The development corporation has said that the expense of remediating the site any other way would have killed the project and left the land to fester. The nonprofit says that, under the command of the DEP, it must test and monitor in perpetuity to make sure the berms are secure.

A fund of $250,000 is set aside to restore them should they sustain damage.

Allison Marchese, the Community Development Corp. of South Berkshire’s executive director, referred technical questions to Ransom. She said the nonprofit also is part of the community.

“We care as much as they care,” she said of those who have questioned the project. “I understand why people would have feelings, but here are the facts, and we are working through a very standardized process that was put together by DEP. We’re not the enemy here.”

Most complaints still echo that cheap housing that also is next to a sewer plant is unjust.

Bentley Apts. 2

The Bentley Apartments, at 100 Bridge St. in Great Barrington, take shape on the banks of the Housatonic River last year. The apartments are complete, and activists still are sounding alarms about the safety of tenants at the former toxic waste site.
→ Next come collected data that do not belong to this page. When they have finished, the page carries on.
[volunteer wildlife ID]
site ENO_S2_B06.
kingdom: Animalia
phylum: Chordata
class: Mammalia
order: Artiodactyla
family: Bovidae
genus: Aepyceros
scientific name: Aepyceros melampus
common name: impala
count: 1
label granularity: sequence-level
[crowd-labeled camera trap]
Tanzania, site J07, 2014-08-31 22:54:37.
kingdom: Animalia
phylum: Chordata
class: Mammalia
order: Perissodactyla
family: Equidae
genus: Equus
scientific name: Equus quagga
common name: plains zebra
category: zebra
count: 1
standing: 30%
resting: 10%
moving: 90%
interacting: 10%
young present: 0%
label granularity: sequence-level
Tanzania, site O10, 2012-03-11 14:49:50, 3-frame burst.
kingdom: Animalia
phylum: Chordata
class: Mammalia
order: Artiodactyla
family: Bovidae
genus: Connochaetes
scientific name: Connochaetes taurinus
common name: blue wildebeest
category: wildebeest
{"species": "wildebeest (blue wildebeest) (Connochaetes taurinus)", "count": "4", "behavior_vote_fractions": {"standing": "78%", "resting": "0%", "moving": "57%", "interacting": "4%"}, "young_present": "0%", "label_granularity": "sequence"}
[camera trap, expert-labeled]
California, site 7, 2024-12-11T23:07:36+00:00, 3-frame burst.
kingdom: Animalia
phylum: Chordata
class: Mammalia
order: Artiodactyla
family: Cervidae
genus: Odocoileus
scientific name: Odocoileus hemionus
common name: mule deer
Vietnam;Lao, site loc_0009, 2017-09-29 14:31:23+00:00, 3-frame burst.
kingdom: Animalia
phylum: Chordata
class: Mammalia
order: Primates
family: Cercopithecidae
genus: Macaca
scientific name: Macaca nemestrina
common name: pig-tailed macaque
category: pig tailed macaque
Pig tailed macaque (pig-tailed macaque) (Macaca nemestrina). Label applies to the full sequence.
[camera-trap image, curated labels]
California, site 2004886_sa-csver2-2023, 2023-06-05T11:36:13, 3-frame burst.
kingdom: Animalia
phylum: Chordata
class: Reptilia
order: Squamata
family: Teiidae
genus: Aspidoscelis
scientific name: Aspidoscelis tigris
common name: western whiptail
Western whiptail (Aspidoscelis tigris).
“This is unfair; this is inequitable,” said Herkimer, who isn’t confident that the geotextile berms will, as claimed, hold, given the weather and burrowing animals with “sharp teeth.”

And she wants the inhabitants to be thoroughly informed about the pollution by cancer-causing chemicals like pentachlorophenol, which the Environmental Protection Agency announced March 5 will be banned.

Nan Wile, a town resident, asked the Board of Health to investigate risks to tenants there, since she believes that town officials gave “hasty” approvals to boost the percentage of affordable housing in town to meet the state requirements.

“It is a partial/temporary containment effort … which falls short of the definition of remediation,” she wrote to the development corporation.

At the March 12 Board of Health meeting, member Dr. Ruby Chang questioned whether the capping approach was, indeed, the “best technology” available for a cleanup.

“I don’t know if we had done our due diligence to ensure that that is the case,” she said.

One town official said that people might not like the siting of the apartments but that permitting and planning with the town was anything but “hasty.”

“Anyone who followed the special permit process knows it was long,” said Select Board Chairman Stephen Bannon. “It was painfully slow.”